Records
+---+
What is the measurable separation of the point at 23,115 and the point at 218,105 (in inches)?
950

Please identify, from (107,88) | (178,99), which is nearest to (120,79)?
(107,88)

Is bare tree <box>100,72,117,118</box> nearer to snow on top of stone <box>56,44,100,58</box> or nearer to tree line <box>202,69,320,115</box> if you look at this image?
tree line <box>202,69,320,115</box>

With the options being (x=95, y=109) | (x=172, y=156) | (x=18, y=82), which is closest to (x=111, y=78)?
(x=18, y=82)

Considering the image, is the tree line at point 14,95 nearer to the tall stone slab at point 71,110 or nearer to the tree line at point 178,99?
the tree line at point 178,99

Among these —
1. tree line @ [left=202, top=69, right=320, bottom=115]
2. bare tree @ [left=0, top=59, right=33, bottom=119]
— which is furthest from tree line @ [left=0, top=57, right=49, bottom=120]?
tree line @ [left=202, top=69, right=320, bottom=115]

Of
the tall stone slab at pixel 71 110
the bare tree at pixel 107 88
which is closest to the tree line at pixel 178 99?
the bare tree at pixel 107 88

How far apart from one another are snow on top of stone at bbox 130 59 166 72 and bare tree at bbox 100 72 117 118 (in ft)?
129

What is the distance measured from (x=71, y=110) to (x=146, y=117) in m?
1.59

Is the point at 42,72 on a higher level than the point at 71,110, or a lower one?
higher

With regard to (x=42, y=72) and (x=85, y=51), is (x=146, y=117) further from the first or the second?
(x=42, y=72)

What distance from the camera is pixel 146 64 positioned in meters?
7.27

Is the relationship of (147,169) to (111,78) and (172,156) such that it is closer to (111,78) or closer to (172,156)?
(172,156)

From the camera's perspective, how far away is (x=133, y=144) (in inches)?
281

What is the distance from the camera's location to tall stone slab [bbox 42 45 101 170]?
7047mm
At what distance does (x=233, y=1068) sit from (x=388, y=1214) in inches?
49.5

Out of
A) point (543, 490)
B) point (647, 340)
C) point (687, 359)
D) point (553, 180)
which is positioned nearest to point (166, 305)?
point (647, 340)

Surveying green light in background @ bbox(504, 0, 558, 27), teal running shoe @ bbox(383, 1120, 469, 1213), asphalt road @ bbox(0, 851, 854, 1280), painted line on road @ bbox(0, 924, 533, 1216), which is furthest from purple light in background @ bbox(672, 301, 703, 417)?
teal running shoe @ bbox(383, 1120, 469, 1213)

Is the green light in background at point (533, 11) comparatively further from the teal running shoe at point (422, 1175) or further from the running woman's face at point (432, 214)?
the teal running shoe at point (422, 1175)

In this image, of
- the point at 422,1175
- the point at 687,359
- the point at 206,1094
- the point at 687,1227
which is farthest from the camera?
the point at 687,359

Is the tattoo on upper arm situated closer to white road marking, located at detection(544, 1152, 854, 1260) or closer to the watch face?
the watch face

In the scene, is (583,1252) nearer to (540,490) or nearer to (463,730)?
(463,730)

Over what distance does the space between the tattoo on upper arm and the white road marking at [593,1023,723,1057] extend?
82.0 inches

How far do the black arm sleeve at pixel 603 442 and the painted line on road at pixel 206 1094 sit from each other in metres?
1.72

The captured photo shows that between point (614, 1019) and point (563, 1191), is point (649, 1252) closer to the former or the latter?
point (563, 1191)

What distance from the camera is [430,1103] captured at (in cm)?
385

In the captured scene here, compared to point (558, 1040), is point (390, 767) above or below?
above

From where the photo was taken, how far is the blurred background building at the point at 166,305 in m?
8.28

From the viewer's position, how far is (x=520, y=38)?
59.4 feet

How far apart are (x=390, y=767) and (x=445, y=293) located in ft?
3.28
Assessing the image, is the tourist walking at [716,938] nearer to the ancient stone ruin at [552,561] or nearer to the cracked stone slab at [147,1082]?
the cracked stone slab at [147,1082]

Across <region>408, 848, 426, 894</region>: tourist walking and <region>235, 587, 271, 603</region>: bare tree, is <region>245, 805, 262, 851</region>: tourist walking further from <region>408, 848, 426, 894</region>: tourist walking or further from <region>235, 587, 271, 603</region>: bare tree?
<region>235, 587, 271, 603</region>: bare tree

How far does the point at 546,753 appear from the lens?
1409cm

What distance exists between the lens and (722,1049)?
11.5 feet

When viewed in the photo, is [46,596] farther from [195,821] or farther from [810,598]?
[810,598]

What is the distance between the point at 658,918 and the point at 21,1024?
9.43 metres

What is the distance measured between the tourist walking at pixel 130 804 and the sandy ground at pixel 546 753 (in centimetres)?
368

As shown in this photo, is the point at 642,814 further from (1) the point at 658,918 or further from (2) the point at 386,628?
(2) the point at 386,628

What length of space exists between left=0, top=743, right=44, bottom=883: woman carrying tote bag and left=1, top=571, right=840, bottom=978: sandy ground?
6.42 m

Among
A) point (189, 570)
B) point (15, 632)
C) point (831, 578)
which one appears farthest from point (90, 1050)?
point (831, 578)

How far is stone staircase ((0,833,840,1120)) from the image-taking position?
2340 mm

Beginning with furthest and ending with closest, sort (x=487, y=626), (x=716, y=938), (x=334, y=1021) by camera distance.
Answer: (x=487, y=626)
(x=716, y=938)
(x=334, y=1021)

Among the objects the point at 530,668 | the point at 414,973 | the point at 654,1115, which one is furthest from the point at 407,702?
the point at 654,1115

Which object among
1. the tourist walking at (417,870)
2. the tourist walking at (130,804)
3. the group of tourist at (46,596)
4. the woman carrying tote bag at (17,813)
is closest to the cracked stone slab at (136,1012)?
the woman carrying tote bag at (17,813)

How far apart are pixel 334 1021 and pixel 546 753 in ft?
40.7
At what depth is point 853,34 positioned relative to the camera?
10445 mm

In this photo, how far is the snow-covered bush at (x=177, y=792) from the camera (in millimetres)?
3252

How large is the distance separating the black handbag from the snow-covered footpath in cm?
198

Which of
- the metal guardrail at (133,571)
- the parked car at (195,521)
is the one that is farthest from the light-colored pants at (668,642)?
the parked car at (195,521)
+---+
Only the lines from the one holding "What is the distance measured between" through the end of the listing should be given again, exactly and with both ends included.

What is the distance measured between the tourist walking at pixel 130 804 and the sandy ground at pixel 546 753 (in centimetres)?
368

As shown in this photo, is the point at 642,814 further from (1) the point at 658,918 or further from (2) the point at 386,628?
(2) the point at 386,628

What length of space exists between left=0, top=743, right=44, bottom=883: woman carrying tote bag and left=1, top=571, right=840, bottom=978: sandy ground?
6.42 m

Among
A) point (189, 570)
B) point (15, 632)
C) point (831, 578)
which one appears farthest from point (90, 1050)?
point (831, 578)

How far is stone staircase ((0,833,840,1120)) from the image-taking position?
2340 mm

Beginning with furthest and ending with closest, sort (x=487, y=626), (x=716, y=938), (x=334, y=1021) by camera distance.
Answer: (x=487, y=626)
(x=716, y=938)
(x=334, y=1021)

Among the objects the point at 530,668 | the point at 414,973 | the point at 654,1115, which one is furthest from the point at 407,702?
the point at 654,1115

Which object among
1. the tourist walking at (417,870)
2. the tourist walking at (130,804)
3. the group of tourist at (46,596)
4. the woman carrying tote bag at (17,813)
is closest to the cracked stone slab at (136,1012)?
the woman carrying tote bag at (17,813)

How far apart are pixel 334 1021 and pixel 546 753 in ft?
40.7
At what depth is point 853,34 positioned relative to the camera?
10445 mm

In this photo, how far is the snow-covered bush at (x=177, y=792) from the camera (in millimetres)?
3252

How large is the distance separating the black handbag from the snow-covered footpath in cm?
198

Which of
- the metal guardrail at (133,571)
- the parked car at (195,521)
is the one that is farthest from the light-colored pants at (668,642)?
the parked car at (195,521)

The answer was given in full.